A midsummer night's dream is a dollop of cream
And a crisp skin over your fillet of bream
For a late-dusk meal, shun barbecued eel
And ignore the spiel for deep-roasted teal
And a crisp skin over your fillet of bream
For a late-dusk meal, shun barbecued eel
And ignore the spiel for deep-roasted teal
12 comments:
Fish and chips are your very best bet
If eel and teal you hope never to get
Crispy, crunchy, deep-fried cuisine
Is the only way around the icky fish scene!
I know how you feel. Once you start rhyming, it's hard to stop. My wife and I write "add-on poems" all the time, alternating lines. We use "rock, scissors, paper" to decide who begins. Greetings from Fargo, ND.
I had to google teal,
but duck is not my meal.
Instead I will wish
for wine and that fish.
A poet it would seem
With words for us to glean
As you write of an intoxicating meal
With such eloquence and zeal
Noticed your blog on the 'blogs of note' page. Just checking it out. Different from the blogs I visit, but interesting.
Congrats for being noticed!
A winter's night is more my plight
no tender morsels on which to bite
stomach growls as brute wind blows
a meal of tears sprinkled with woes
Hope you don't mind that I had a go at it. I don't exactly know what the rules are.
Cream wream can remain aside
For tikka masala is full of spice
No roast nor fish n wine be tried
As nothing can beat curry and rice
Then of course ice cream is right
To have a blast on mid summer night
Have never written verse in my life, but frankly David your blog style is contagious. I have taken the liberty of trying it out.
And thanks immensely for visiting my blog 'inner feelings'. You made my day and all my blogging worth the write, with your valuable comments.I value them lots and will certainly keep in touch. Will also send you some stuff that I have been writing. can I? Thanks again.

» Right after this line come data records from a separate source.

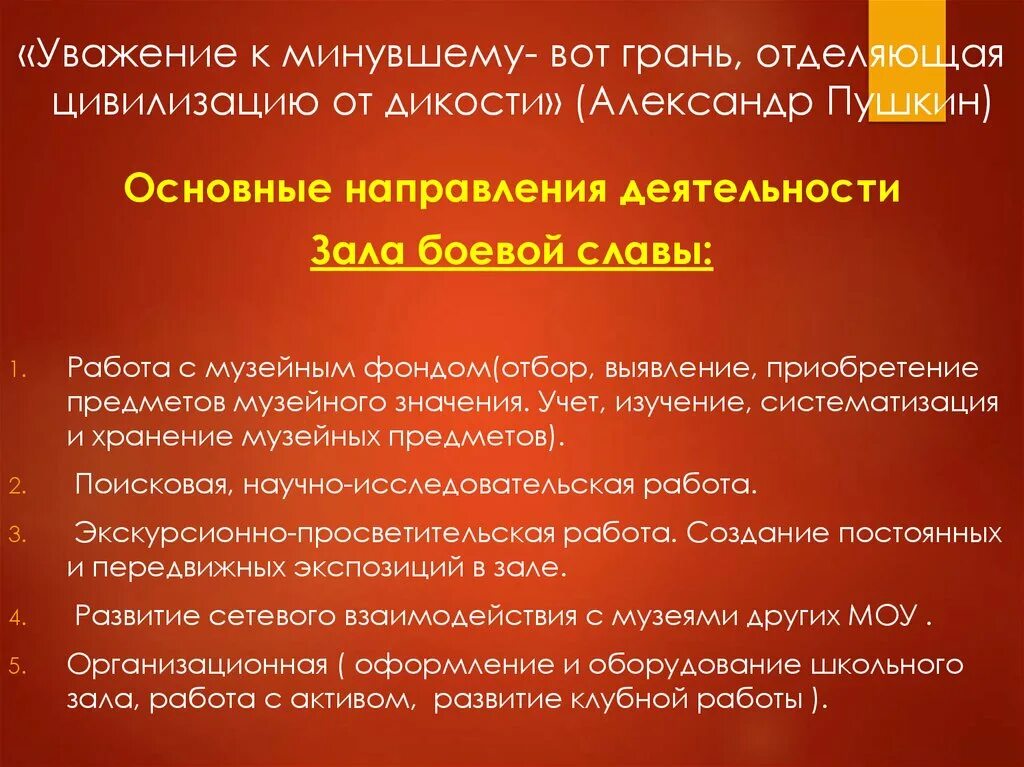 «Уважение к минувшему- вот грань, отделяющая цивилизацию от дикости» (Александр Пушкин)

Основные направления деятельности

Зала боевой славы:

1. Работа с музейным фондом(отбор, выявление, приобретение предметов музейного значения. Учет, изучение, систематизация и хранение музейных предметов).
2. Поисковая, научно-исследовательская работа.
3. Экскурсионно-просветительская работа. Создание постоянных и передвижных экспозиций в зале.
4. Развитие сетевого взаимодействия с музеями других МОУ .
5. Организационная ( оформление и оборудование школьного зала, работа с активом, развитие клубной работы ).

Er...um, I wish I had the wit
To add a rhyme, just a bit.
These clever verses set such a pace
.... oh I know...
We're all veggie and eat nothing that has a face!
Lol, errant rhyme at its best! :O)
teaching rhyming in English is of vital importance , in Spain students are not encouraged to find new terms through rhyme,¿ how could you advise me to use them in class ?

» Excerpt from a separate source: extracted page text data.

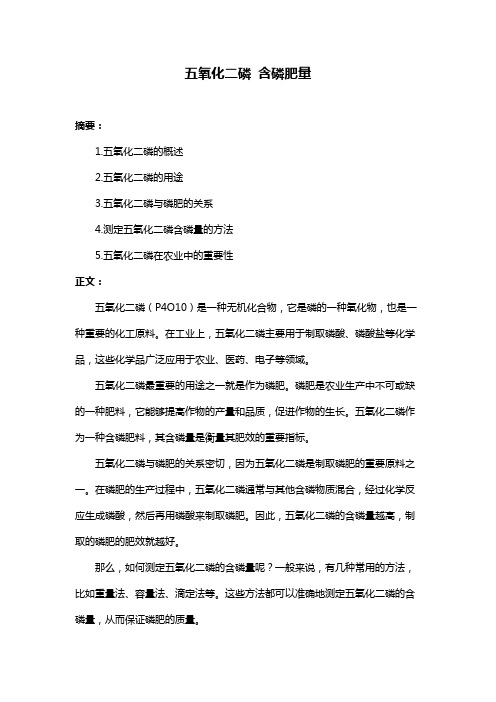 五氧化二磷 含磷肥量

摘要：

1.五氧化二磷的概述

2.五氧化二磷的用途

3.五氧化二磷与磷肥的关系

4.测定五氧化二磷含磷量的方法

5.五氧化二磷在农业中的重要性

正文：

五氧化二磷（P4O10）是一种无机化合物，它是磷的一种氧化物，也是一种重要的化工原料。在工业上，五氧化二磷主要用于制取磷酸、磷酸盐等化学品，这些化学品广泛应用于农业、医药、电子等领域。

五氧化二磷最重要的用途之一就是作为磷肥。磷肥是农业生产中不可或缺的一种肥料，它能够提高作物的产量和品质，促进作物的生长。五氧化二磷作为一种含磷肥料，其含磷量是衡量其肥效的重要指标。

五氧化二磷与磷肥的关系密切，因为五氧化二磷是制取磷肥的重要原料之一。在磷肥的生产过程中，五氧化二磷通常与其他含磷物质混合，经过化学反应生成磷酸，然后再用磷酸来制取磷肥。因此，五氧化二磷的含磷量越高，制取的磷肥的肥效就越好。

那么，如何测定五氧化二磷的含磷量呢？一般来说，有几种常用的方法，比如重量法、容量法、滴定法等。这些方法都可以准确地测定五氧化二磷的含磷量，从而保证磷肥的质量。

they wait in queue for the promised grain,
in hope, in pain, in the monsoon rain,
we shrug, we laugh and then we feign,
igonorance to the blood, the death, the ugly stain.
My dollop of cream
seems to fade like a dream
as i eat on a mid-winter type day.
My life is a meal
served with onions and eel
thats stings me
when I lunge for the fork.
Great poem my friend. Hope to talk soon.